Fooling around with the Troll dice calculator it seems like with this 11-newspapers policy, we would expect to make a profit of 27.166 quarters, or 27.166 / 4 = 6.7 dollars per day.

customers := sum 3d6;
papers := 11;
if customers < papers then 4 * customers - papers else 3 * papers

But it’s easy to run the calculator with a different policies. Fooling around only a little more, plugging in different policies, we can find out that buying 12 newspapers per day has even better expected profit per day.
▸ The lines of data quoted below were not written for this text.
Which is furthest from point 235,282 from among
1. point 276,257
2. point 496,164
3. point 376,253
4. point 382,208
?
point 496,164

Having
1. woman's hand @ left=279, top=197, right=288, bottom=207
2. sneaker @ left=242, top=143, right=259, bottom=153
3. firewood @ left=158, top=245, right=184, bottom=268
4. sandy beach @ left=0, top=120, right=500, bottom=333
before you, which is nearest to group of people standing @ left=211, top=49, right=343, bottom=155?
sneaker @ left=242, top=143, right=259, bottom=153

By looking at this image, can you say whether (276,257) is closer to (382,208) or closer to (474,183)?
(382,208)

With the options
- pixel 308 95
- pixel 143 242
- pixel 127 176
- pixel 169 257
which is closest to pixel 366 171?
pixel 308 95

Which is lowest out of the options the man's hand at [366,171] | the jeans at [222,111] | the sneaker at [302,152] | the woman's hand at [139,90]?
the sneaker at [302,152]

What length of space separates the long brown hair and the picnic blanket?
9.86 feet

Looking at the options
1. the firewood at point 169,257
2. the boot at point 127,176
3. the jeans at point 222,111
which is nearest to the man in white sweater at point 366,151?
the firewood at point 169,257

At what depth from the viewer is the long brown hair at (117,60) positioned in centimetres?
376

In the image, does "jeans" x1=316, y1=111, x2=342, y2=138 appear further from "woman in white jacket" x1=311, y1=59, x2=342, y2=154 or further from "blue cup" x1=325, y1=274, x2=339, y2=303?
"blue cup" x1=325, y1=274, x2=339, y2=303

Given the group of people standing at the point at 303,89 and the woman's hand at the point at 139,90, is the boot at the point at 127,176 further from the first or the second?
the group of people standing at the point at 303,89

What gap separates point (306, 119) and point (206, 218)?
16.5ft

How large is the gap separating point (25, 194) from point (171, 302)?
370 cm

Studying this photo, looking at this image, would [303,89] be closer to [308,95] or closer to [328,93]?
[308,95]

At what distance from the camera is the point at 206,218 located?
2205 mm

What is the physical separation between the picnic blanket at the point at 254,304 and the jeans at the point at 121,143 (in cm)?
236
How would we compute the optimal policy? We might write a little code:

def profit(customers, papers):
  cost = 0.25 * papers
  if customers < papers:
    revenue = customers
  else:
    revenue = papers
  return revenue - cost

def expected_profit(papers):
  total = 0.0
  count = 0
  for i in range(1, 6):
    for j in range(1, 6):
      for k in range(1, 6):
        customers = i + j + k
        total += profit(customers, papers)
        count += 1
  return total / count

print '|papers bought|expected profit|'
print '|-------------|---------------|'
for papers in range(1, 36):
  print '|%d|%f|' % (papers, expected_profit(papers))
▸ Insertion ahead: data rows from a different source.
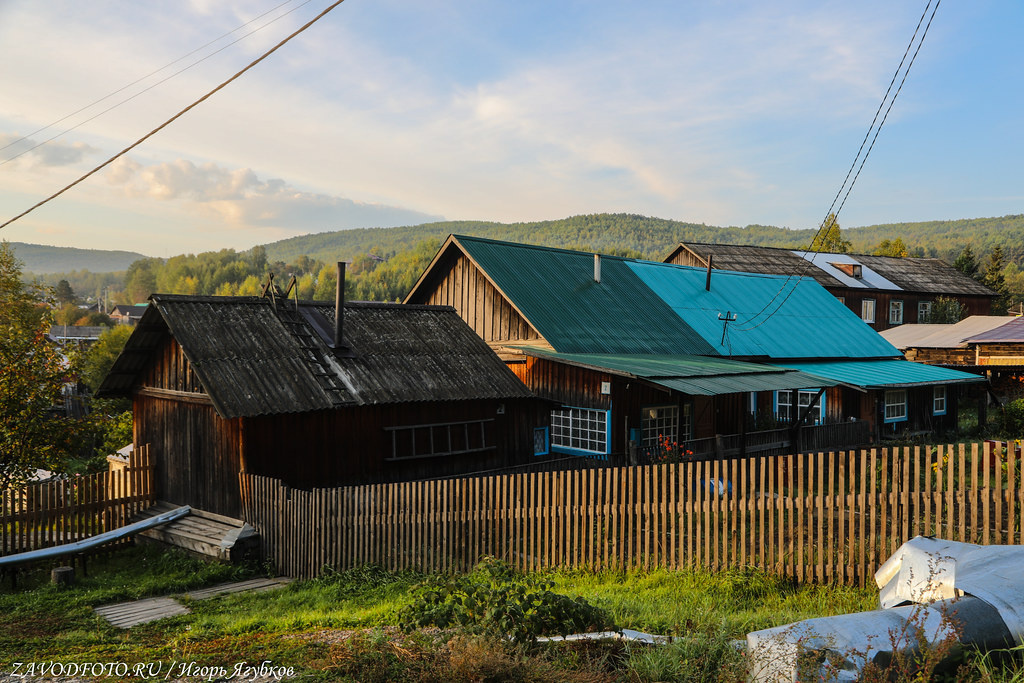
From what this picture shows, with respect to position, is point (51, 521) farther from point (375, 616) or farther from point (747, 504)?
point (747, 504)

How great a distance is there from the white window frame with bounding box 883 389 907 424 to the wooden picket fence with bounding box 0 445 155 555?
26.4 m

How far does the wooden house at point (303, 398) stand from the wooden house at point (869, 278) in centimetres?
3947

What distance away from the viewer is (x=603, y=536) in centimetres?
1059

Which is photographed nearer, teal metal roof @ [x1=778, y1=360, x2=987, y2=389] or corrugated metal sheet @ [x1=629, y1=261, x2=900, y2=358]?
teal metal roof @ [x1=778, y1=360, x2=987, y2=389]

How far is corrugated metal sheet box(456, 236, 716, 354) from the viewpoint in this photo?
24.8 meters

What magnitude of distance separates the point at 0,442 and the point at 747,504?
48.7ft

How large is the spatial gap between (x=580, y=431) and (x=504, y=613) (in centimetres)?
1566

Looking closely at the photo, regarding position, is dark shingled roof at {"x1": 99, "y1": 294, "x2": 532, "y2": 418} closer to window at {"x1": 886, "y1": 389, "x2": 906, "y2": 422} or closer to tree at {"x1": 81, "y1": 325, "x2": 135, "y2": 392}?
window at {"x1": 886, "y1": 389, "x2": 906, "y2": 422}

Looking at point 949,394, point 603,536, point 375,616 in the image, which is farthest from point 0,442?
Answer: point 949,394

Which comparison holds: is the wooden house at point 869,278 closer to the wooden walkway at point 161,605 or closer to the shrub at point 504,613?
the wooden walkway at point 161,605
Which produces a reasonably nice table:

papers bought expected profit
1 0.750000
2 1.500000
3 2.250000
4 2.992000
5 3.710000
6 4.380000
7 4.970000
8 5.440000
9 5.766000
10 5.940000
11 5.970000
12 5.880000
13 5.710000
14 5.492000
15 5.250000
16 5.000000
17 4.750000
18 4.500000
19 4.250000
20 4.000000
21 3.750000
22 3.500000
23 3.250000
24 3.000000
25 2.750000
26 2.500000
27 2.250000
28 2.000000
29 1.750000
30 1.500000
31 1.250000
32 1.000000
33 0.750000
34 0.500000
35 0.250000

Stepping back a bit, one way you might turn this little, unfun game into a bigger (though perhaps still unfun) game is to consider a sequence of newsvendor games, and have the player graduate from one level to the next periodically (when they have demonstrated a certain level of facility, for example).

For example, what would the best policy be if the papers cost 2 dollars and sold for 7 dollars?

What if the distribution of customers was different?